3D Printing in Ophthalmology – From Optical Coherence Tomography to Bioprinting a Human Cornea
3D printing, or additive manufacturing, has penetrated virtually every industry in existence today. Despite its very mechanical and industrial roots, the technology is also rampant in almost all aspects of the medical sector. Ophthalmology, which relates to the treatment of eye disorders, is no exception to this. We’ve seen everything from 3D printed corrective lenses to additively manufactured optics for ophthalmic imaging devices. On the surgical side of things, we’ve even been witness to 3D printed implants and transplantable corneas.
Additive manufacturing of ophthalmic apparatus
Earlier this year, the Medical University of Vienna announced that it was leading a five-year European project to develop a partly 3D printed mobile ophthalmic imaging device. The engineers and scientists working on the handheld eye scanner hope that by the end of the five years, Optical Coherence Tomography (OCT) will no longer be limited to a stationary clinical setting, but will instead be capable of fitting into a breast pocket.
For reference, OCT is a well-established medical method of diagnosing several common eye problems that can often lead to blindness if left untreated. The list, which is not exhaustive, includes diabetic retinopathy, glaucoma, and age-related macular degeneration. By reducing the size and overall manufacturing costs of OCT devices, accessibility to the technology will be increased, and eye care as a whole can be improved.
The device is currently being developed by seven partners across four European countries and has already received €6M in funding via the Horizon 2020 EU innovation program. As miniaturization is key here, nano-printing specialist Nanoscribe will use its two-photon polymerization technology to 3D print the freeform imaging optics of the chip powering the eye scanner.

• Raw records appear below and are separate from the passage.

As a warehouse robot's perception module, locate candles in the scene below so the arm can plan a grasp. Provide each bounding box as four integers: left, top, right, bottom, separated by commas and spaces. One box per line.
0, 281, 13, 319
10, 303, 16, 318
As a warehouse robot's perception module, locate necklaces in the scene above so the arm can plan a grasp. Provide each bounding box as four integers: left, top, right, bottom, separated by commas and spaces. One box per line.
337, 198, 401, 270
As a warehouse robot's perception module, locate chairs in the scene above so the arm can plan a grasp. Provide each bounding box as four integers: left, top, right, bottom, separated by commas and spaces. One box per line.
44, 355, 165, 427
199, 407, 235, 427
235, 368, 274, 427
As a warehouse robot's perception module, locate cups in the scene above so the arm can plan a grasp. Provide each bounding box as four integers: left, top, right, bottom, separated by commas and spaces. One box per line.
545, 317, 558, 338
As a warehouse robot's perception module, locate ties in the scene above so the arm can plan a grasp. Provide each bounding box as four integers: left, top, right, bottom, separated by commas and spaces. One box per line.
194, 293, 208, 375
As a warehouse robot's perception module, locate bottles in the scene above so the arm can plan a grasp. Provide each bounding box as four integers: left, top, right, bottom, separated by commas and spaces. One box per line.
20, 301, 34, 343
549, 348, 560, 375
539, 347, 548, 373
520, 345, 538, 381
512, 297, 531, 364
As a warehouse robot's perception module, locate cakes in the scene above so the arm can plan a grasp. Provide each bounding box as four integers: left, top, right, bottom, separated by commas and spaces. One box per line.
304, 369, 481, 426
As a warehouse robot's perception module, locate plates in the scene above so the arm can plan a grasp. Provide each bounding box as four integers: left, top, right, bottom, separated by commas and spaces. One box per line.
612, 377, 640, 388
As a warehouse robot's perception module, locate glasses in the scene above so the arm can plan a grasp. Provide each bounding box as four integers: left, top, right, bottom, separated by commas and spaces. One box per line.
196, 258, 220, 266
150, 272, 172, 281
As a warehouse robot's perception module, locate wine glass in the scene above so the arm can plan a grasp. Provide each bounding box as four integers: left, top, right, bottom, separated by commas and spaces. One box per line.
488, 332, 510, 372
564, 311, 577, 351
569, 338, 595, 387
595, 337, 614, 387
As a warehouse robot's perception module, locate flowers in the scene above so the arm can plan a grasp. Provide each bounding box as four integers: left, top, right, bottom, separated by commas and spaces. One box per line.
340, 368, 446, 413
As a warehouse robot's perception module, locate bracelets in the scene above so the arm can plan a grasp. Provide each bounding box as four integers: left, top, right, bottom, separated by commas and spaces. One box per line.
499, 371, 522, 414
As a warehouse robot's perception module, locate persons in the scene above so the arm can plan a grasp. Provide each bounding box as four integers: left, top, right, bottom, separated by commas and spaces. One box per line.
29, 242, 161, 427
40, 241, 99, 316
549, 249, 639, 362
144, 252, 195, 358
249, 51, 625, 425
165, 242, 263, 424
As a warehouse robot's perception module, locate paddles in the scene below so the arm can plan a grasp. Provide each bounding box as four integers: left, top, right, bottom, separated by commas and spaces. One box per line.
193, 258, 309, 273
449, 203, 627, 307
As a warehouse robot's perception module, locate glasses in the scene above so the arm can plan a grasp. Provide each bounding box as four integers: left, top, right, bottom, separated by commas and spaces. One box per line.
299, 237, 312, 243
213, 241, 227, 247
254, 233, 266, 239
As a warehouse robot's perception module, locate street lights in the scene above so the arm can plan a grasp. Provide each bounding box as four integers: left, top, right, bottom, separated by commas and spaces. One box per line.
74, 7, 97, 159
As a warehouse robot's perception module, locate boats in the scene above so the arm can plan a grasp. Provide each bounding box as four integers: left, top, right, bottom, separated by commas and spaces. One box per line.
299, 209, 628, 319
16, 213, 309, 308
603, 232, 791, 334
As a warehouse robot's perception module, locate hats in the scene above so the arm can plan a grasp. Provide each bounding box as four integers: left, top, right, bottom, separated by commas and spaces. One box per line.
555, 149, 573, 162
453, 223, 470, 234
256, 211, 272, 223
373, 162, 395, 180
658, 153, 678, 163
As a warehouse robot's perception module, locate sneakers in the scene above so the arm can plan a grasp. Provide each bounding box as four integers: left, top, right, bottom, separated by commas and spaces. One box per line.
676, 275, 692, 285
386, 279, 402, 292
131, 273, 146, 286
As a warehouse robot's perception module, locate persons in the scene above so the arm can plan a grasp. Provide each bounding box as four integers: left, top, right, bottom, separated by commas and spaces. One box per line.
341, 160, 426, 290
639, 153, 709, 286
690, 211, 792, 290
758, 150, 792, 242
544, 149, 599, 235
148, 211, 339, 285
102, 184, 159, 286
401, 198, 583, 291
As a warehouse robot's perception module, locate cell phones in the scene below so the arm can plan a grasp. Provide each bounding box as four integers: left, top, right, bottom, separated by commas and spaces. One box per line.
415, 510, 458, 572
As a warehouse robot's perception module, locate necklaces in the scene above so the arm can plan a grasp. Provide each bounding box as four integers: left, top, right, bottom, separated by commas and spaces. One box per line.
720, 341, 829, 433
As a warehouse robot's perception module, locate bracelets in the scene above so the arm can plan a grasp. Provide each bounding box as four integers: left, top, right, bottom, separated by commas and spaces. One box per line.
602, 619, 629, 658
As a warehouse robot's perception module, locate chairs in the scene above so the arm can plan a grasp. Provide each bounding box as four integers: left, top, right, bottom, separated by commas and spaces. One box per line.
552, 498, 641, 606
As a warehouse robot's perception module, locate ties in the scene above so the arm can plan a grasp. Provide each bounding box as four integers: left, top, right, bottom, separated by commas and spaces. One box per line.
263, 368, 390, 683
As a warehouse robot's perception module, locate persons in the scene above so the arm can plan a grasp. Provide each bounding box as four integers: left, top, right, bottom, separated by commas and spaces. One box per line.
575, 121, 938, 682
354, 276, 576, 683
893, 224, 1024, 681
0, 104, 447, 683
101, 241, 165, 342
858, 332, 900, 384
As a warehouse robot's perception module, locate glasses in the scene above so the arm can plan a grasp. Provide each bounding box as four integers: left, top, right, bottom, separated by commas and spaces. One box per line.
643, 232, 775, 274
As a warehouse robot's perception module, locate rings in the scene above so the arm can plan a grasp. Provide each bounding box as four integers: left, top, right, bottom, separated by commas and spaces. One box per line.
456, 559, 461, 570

Corrective lenses are the other major ophthalmic apparatus application of 3D printing. The leader in this space is no doubt Luxexcel, which announced plans to grow further into the market of smart glasses following a revamping of its leadership team back in September. Just last month, the company announced that it had fabricated its 50,000th prescription lens – a major milestone.
The company’s proprietary 3D printing technology is capable of integrating smart features into eyewear lenses, producing what you might call ‘fashionable smart glasses’. The idea is that its customers, which are mainly technology companies, can manufacture their smart eyewear products while also providing vision correction functionality for the users that may need it. This solves the problem of doubling up glasses and consolidates all of the functionality into just one pair.

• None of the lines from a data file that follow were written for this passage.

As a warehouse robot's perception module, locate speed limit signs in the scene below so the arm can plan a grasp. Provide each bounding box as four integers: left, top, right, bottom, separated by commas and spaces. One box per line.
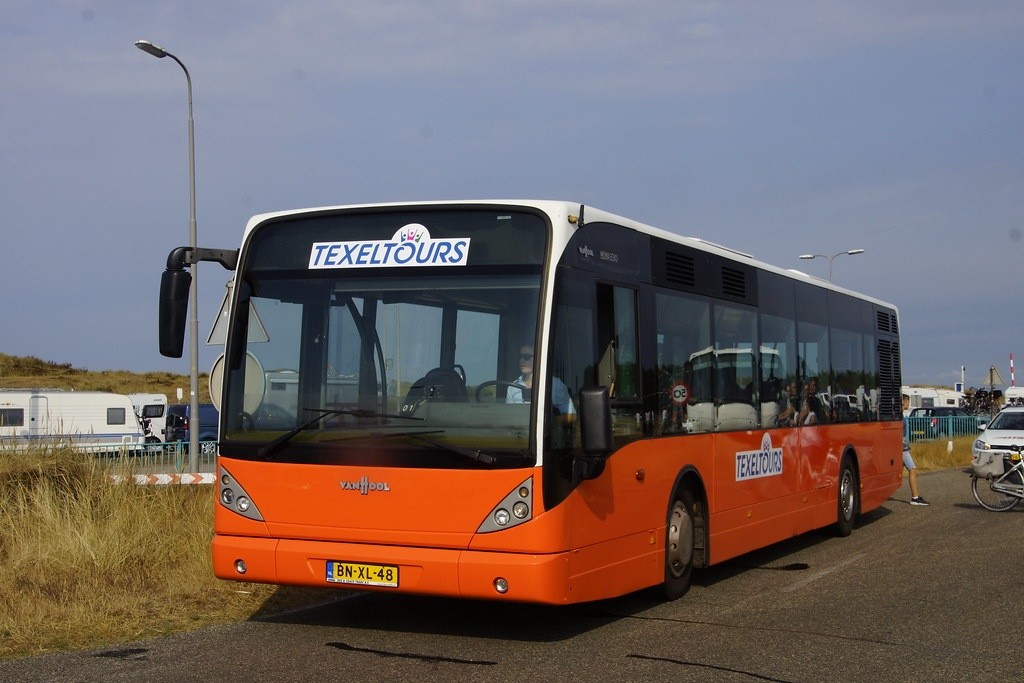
672, 385, 687, 403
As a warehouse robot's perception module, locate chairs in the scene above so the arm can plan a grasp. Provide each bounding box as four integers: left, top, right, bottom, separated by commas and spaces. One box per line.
425, 367, 469, 403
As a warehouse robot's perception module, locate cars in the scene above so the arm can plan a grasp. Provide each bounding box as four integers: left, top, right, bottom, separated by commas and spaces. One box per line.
815, 392, 858, 408
909, 407, 969, 440
970, 405, 1024, 470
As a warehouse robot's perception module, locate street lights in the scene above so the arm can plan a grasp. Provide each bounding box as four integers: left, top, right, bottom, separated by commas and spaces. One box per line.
134, 36, 203, 473
798, 249, 863, 282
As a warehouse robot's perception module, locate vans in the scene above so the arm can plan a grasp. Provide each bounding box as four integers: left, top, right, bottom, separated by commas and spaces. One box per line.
164, 403, 298, 454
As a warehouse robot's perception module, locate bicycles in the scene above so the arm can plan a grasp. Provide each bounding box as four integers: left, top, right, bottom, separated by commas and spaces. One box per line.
972, 444, 1024, 512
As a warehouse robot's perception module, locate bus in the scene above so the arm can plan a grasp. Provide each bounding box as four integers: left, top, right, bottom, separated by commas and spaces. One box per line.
684, 343, 789, 435
157, 197, 906, 620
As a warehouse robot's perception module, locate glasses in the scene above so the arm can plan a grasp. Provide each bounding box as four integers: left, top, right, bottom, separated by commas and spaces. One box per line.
518, 353, 534, 361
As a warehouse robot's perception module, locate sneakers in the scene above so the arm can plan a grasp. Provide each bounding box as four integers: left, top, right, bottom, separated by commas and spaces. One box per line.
910, 496, 931, 506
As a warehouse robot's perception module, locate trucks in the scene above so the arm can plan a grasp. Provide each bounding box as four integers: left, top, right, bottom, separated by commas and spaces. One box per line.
0, 386, 167, 455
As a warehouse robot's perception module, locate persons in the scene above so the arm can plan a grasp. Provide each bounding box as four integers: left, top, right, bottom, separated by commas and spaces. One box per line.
902, 394, 930, 505
774, 376, 820, 427
610, 403, 669, 432
507, 339, 576, 422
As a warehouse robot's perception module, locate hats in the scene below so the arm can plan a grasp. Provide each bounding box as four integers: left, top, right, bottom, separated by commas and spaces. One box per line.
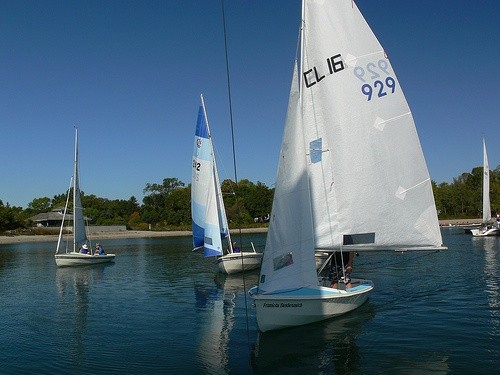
82, 244, 88, 249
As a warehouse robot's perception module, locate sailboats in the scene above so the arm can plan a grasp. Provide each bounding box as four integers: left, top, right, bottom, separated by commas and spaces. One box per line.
190, 91, 264, 275
247, 0, 448, 336
463, 137, 500, 238
53, 122, 115, 268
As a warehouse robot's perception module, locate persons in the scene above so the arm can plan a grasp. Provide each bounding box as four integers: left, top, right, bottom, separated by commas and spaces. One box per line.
82, 244, 88, 254
233, 242, 240, 253
328, 250, 353, 289
96, 243, 103, 254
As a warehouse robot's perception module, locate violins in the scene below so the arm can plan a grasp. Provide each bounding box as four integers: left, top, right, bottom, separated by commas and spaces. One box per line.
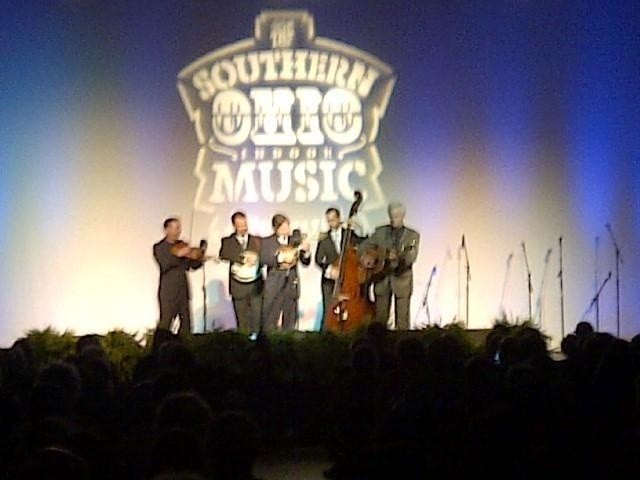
171, 241, 221, 267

Digging deeper, the technology works by jetting an acrylic-based resin in the shape of a lens and curing it under UV light. As this is done on a layer-by-layer basis, users can embed smart devices such as holographic films and LCDs directly in the lens between the layers, with the corrective prescription printed on top of the ‘smart layer’ – very clever.
3D printing and eye surgery
When it comes to surgical applications, doctors at the Israeli Galilee Medical Center recently came up with a novel technique utilizing 3D printing to treat a very nasty eye socket fracture. Specifically, the surgeons additively manufactured a titanium implant to replace a piece of bone in the face of a patient and used special AR glasses to precisely place it in the correct section of the skull.
The key here is that 3D printing meshes quite well with 3D scanning and X-ray technology, meaning the doctors were able to model the implant to fit perfectly into the fracture zone after taking a CT scan. The surgery was done promptly, and since the eye socket implant was a perfect fit, post-surgery recovery was encouraged and improved.
Finally – and this is probably the freakiest of the applications – pharmaceutics professor Mandip Sachdeva from Florida A&M University has previously led a research project to 3D bioprint a human cornea for transplantation. The project replicated the collagen matrix of the real cornea by bio-printing with stromal cells and keratocytes from a volunteer. Once transplanted, the printed cornea developed and maintained a normal corneal structure, helping to repair the area and integrate with the rest of the eye like it was always there. It’s amazing what modern tissue engineering can achieve.
The applications we’ve covered thus far are by no means the full list, but it just goes to show the power of 3D printing in a field as niche as ophthalmology. Seeing as the advanced manufacturing technology is so adaptable, it has great potential for intricate devices, prescriptions, and surgical purposes alike. With an ever-increasing volume of research and development in the field, we’ll likely see more work with equipment miniaturization, as well as further biological applications like ophthalmic medical models for drug development.